- [Text segment]:
□ □ □ □ □

Well, it is finally beginning to feel like Autumn in Texas! Even some trees are trying to change colors. They try so hard -- it's really cute. Because we don't have the stark definitions between seasons that one might find in such a place as ... oh ... Maryland, for example, we are forced to celebrate the changing times with our own embellished punctuation. This means we try very hard to keep up with changing our decorations in a timely fashion, try seasonal-flavored things in their proper turn, and celebrate even the smallest holidays with a great vehemence. I love holidays ... they help us so much to mark the passage of time, to make memories with loved ones, to forget about what's not important and capture all those smiles and people who are so important. Michael and I pored over the pages of last year's October edition of Martha Stewart's magazine. We got very excited about some ideas we have for pumpkin etching, glittery skeletal things, and cookies with delicious filling and caramel apples.

□ □ □ □ □

- [Collected data]:
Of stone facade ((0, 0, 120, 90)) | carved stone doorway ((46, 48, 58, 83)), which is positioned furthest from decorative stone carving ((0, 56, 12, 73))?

□ □ □ □ □

- [Assigned task]: Rewrite the paragraph in the autumn in Texas text that begins "Well, it is finally beginning to feel like Autumn" as a shorter paragraph that keeps its main facts.

- [Response]: Autumn is finally arriving in Texas, and some trees are even trying to change colors. Since Texas lacks the sharp seasonal changes of a place like Maryland, we mark the seasons ourselves: changing decorations on time, trying seasonal flavors, and celebrating even small holidays with great vehemence. I love holidays because they mark the passage of time, create memories with loved ones, and help us focus on the people who matter. Michael and I pored over last year's October issue of Martha Stewart's magazine and got excited about ideas for pumpkin etching, glittery skeletal things, filled cookies, and caramel apples.